The Semantic Web analysis shows that these patients all live in the same area of the city, downwind of a particular oil refinery. The Semantic Web combines this data with data from the Texas Department of Environmental Quality showing that this refinery releases fine particulate matter that can cause respiratory issues and asthma attacks on Wednesday afternoons, making it probable that the influx of patients at the community hospitals is a reaction to air pollution rather than a flu outbreak.
Sapphire saw its test under fire two summers ago in the wake of Hurricane Katrina. Huge numbers of refugees from New Orleans were brought to Houston and housed in any available large spaces. Such large congregations of people, including many with compromised health conditions such as injuries, chronic diseases, stress-related compromised immune systems and possible infectious agents, are near-perfect environments for the spread of disease that then can infect local volunteers as well as other refugees, moving into the general city population as those volunteers bring the disease home.
The University of Texas established health clinics in the refugee areas and sent data from them to the center, but not everyone in need of medical attention came to those clinics. The center equipped researchers with handheld computers carrying a standard health and needs assessment survey, to report current physical and mental health status of all evacuees. By combining this information with the data from the clinics, the center created the only available comprehensive source of health information on the refugee population.
Fortunately, the evacuation didn't create any major and widespread disease outbreaks.
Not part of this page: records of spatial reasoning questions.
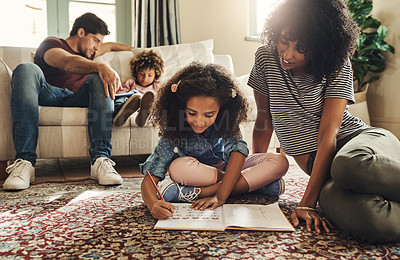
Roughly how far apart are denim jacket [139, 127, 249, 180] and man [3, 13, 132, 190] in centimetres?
41

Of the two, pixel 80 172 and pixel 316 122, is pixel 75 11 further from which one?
pixel 316 122

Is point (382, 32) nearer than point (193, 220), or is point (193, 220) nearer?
point (193, 220)

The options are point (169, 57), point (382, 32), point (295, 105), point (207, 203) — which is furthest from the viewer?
point (382, 32)

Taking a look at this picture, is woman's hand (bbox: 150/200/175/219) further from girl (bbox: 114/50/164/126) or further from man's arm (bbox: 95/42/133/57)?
man's arm (bbox: 95/42/133/57)

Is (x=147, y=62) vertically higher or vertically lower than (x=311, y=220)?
higher

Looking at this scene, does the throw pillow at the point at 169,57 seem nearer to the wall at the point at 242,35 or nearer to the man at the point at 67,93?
the man at the point at 67,93

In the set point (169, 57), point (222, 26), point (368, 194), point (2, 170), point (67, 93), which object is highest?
point (222, 26)

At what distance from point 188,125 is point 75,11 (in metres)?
2.41

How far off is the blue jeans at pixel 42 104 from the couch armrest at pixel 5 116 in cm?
7

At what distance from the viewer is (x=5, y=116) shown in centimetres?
162

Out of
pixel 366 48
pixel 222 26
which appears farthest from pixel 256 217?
pixel 222 26

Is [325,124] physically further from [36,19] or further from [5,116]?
[36,19]

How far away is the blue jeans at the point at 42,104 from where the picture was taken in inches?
61.0

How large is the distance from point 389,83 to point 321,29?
2.21 meters
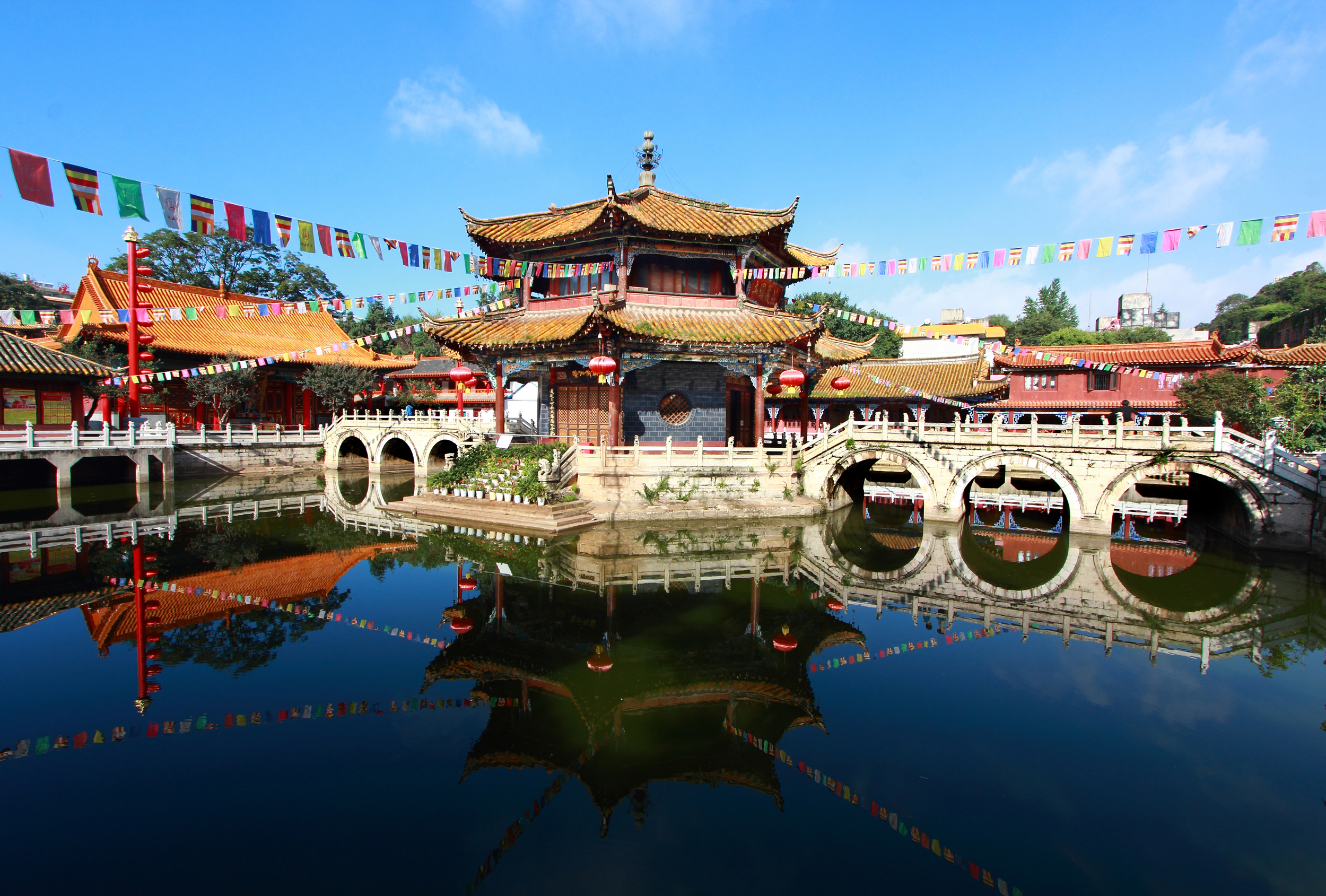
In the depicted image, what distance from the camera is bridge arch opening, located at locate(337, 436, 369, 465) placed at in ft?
114

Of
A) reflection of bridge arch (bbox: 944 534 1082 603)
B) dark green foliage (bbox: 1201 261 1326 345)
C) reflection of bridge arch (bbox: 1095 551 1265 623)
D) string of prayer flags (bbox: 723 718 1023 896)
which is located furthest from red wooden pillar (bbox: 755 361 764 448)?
dark green foliage (bbox: 1201 261 1326 345)

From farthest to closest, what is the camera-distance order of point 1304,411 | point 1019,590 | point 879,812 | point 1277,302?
point 1277,302, point 1304,411, point 1019,590, point 879,812

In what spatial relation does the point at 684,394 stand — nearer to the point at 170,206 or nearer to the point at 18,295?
the point at 170,206

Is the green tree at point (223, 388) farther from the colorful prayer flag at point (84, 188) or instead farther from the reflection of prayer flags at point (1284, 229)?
the reflection of prayer flags at point (1284, 229)

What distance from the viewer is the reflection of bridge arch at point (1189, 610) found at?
41.2ft

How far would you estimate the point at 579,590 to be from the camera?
13359 mm

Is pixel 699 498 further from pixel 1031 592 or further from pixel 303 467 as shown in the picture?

Sapphire, however, was able to identify several respiratory and gastrointestinal infections early enough that health officials could head them off and prevent their spread beyond small initial populations.
Hurricane season
Since then, the Center for Biosecurity and Public Health Informatics Research has continued to develop Sapphire and add new sources of public health information, expanding its geographical coverage area. With another hurricane season upon the Gulf Coast, it's not hard to imagine that it may be put to practical use again.
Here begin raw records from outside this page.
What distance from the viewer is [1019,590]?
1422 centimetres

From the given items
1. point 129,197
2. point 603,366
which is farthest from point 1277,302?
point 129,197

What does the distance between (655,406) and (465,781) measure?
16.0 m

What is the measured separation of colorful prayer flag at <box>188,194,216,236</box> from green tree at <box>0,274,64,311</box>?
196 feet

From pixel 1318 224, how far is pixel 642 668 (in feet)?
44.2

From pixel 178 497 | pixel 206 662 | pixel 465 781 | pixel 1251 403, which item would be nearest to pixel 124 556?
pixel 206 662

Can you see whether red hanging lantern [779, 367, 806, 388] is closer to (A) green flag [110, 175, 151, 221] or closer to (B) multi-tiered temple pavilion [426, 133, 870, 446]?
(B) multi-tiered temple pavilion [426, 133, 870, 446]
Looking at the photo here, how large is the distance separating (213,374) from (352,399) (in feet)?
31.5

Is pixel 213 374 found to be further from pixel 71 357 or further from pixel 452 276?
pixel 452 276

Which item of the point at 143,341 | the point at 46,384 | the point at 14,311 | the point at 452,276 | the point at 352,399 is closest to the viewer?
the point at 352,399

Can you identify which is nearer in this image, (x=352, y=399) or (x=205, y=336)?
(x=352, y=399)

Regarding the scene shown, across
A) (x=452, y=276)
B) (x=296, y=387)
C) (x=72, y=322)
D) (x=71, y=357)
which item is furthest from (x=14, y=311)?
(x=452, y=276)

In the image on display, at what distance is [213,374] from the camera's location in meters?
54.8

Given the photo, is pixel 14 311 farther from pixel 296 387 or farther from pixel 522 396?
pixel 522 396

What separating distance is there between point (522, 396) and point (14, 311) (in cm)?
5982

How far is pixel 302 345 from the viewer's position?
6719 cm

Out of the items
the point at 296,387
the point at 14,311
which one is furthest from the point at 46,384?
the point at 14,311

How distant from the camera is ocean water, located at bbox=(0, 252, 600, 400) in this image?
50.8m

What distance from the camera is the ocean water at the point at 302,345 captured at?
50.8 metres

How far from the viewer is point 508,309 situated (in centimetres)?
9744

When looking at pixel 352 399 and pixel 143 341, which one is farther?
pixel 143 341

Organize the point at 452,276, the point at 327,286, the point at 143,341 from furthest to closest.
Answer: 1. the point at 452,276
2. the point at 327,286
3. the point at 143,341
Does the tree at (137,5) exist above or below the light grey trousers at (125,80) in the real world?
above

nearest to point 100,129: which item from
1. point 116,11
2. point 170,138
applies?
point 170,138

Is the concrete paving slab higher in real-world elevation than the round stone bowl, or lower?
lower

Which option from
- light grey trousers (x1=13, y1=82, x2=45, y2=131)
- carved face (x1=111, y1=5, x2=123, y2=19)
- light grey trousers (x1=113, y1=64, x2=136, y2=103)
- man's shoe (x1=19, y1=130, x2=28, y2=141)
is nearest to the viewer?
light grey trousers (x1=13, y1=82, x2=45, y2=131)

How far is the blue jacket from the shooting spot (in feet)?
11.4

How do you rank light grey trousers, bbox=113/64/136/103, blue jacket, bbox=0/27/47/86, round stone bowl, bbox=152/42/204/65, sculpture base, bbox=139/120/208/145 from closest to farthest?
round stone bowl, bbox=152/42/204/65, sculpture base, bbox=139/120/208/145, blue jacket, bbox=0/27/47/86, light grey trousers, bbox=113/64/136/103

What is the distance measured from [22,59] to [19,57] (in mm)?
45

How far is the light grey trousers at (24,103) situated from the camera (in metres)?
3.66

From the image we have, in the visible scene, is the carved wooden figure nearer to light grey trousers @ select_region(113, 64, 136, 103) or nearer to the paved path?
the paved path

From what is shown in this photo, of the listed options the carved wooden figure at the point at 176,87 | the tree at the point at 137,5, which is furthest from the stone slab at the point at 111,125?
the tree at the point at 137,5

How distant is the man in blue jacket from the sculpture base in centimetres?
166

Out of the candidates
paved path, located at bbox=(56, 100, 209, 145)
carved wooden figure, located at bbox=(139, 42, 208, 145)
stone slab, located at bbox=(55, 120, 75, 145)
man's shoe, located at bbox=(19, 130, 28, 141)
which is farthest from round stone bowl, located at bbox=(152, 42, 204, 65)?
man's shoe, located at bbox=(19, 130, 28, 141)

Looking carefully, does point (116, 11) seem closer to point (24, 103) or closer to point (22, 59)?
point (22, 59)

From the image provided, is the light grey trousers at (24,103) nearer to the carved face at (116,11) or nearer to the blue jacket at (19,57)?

In the meantime, Mirhaji says, Sapphire has become an important tool for analysis of many kinds of public health problems, from infectious disease, to the impact of air and water pollution on the city population, to social problems such as domestic violence.
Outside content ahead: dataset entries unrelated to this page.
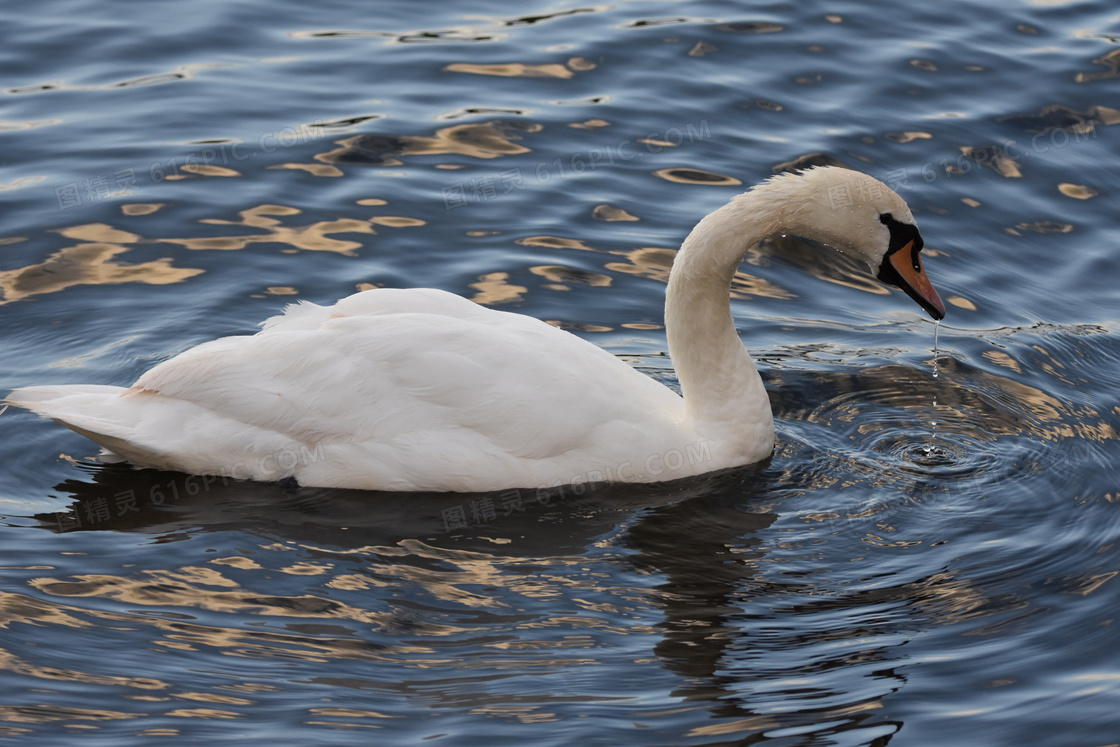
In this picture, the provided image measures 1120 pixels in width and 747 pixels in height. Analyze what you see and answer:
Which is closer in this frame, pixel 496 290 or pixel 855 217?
pixel 855 217

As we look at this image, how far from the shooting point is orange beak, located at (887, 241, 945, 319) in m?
8.09

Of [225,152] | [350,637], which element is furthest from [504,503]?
[225,152]

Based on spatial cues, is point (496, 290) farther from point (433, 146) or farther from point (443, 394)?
point (443, 394)

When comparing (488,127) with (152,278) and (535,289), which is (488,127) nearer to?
(535,289)

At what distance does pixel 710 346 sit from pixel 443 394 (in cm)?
161

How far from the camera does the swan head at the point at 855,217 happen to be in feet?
25.8

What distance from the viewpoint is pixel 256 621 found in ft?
22.1

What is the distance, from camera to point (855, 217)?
7945 mm

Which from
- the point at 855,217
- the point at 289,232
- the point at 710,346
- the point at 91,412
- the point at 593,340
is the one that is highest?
the point at 855,217

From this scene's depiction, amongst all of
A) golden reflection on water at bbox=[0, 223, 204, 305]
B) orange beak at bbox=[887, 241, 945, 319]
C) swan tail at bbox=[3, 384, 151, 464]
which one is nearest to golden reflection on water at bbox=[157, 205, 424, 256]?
golden reflection on water at bbox=[0, 223, 204, 305]

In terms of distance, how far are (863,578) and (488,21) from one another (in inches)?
361

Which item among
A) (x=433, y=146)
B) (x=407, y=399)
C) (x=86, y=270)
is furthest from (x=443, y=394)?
(x=433, y=146)

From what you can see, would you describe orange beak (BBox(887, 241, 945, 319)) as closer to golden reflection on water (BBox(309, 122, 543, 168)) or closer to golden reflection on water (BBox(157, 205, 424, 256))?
golden reflection on water (BBox(157, 205, 424, 256))

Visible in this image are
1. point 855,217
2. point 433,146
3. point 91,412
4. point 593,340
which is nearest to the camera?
point 91,412
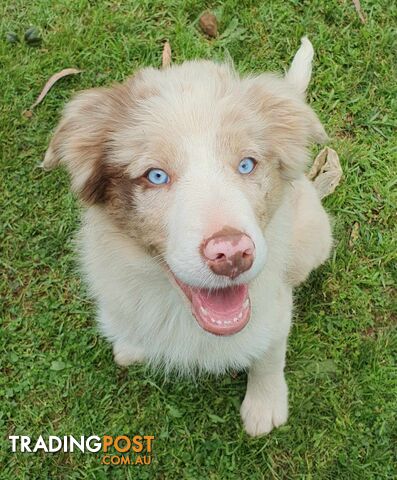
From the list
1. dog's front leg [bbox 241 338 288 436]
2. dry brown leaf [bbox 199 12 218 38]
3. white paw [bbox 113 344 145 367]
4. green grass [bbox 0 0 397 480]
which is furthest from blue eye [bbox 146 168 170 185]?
dry brown leaf [bbox 199 12 218 38]

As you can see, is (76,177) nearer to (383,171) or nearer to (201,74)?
(201,74)

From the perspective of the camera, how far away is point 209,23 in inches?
199

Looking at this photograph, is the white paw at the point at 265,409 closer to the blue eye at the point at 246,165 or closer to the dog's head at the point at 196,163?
the dog's head at the point at 196,163

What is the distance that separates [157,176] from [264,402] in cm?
180

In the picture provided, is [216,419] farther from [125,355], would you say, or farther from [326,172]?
[326,172]

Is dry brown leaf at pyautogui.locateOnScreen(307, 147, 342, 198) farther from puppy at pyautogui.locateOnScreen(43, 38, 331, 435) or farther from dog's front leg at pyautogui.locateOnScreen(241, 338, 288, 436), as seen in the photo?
dog's front leg at pyautogui.locateOnScreen(241, 338, 288, 436)

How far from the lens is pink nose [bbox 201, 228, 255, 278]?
7.81 feet

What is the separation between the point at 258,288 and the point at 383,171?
199 centimetres

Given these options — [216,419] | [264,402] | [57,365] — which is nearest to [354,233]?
[264,402]

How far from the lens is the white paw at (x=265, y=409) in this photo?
3.91 m

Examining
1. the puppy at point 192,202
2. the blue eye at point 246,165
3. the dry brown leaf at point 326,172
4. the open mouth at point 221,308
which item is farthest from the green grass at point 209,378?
the blue eye at point 246,165

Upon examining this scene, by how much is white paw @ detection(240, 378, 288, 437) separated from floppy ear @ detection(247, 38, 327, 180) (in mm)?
1465

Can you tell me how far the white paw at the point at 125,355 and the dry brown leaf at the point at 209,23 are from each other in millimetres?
2484

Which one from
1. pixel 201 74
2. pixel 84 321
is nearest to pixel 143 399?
pixel 84 321
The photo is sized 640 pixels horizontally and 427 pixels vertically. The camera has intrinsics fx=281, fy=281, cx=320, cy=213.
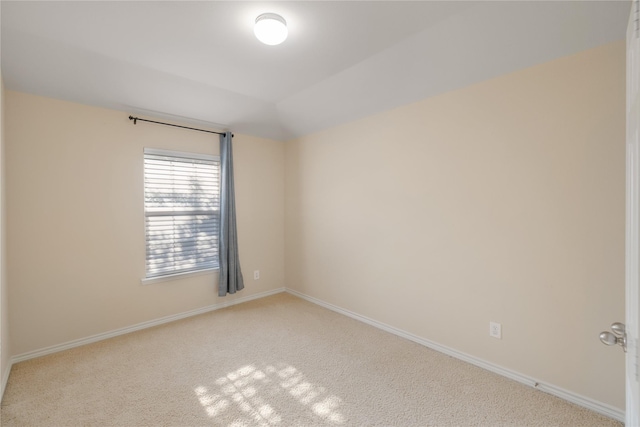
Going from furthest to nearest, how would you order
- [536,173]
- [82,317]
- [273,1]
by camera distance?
[82,317] < [536,173] < [273,1]

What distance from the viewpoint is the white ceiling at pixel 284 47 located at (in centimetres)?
168

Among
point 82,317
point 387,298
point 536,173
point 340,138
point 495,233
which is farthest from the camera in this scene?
point 340,138

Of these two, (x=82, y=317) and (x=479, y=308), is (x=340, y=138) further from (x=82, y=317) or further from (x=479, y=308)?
(x=82, y=317)

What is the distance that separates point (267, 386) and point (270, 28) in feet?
7.94

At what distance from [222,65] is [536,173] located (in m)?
2.54

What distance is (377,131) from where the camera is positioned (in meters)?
2.93

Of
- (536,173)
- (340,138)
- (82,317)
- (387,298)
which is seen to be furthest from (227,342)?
(536,173)

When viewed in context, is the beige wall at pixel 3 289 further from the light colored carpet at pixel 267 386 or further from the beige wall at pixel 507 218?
the beige wall at pixel 507 218

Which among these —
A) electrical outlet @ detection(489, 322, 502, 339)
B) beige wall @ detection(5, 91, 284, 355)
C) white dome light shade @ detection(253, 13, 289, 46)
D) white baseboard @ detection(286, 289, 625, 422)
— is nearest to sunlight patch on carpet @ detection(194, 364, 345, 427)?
white baseboard @ detection(286, 289, 625, 422)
Overall, he says, Sapphire development was greatly aided by the tools developed by the center's technology partners such as Oracle and TopQuadrant, and particularly by Top Braid Composer, a pioneer Semantic Web modeling and authoring tool.
Initially, Semantic Web modeling was based on Protege, an open-source and free tool developed at Stanford University. The center continues to use Protege to teach students the basic concepts of Semantic Web and modeling. However, "for actual production you need something better integrated to your programming language and test environment and [that] can support the life cycle of development," he says.
"Top Braid Composer lets us build models, test them in a production environment, redesign and redeploy, which we could not do with Protege. We have been very happy with TopQuadrant's tools, which really have moved Semantic Web from being a bleeding-edge academic concept to a practical reality."
Bert Latamore is a journalist with 10 years' experience in daily newspapers and 25 in the computer industry. He has written for several computer industry and consumer publications. He lives in Linden, Va., with his wife, two parrots and a cat.